[SHORT EXERCISE] Rewrite each item below in full, requests included, and shift every pixel coordinate in the answers by adding 90 to it.
********
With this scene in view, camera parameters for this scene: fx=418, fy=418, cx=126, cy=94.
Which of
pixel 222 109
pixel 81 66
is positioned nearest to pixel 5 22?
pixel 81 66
********
[RESULT]
With this scene in view, camera parameters for this scene: fx=418, fy=418, cx=126, cy=94.
Which of
pixel 222 109
pixel 81 66
is positioned nearest to pixel 5 22?
pixel 171 156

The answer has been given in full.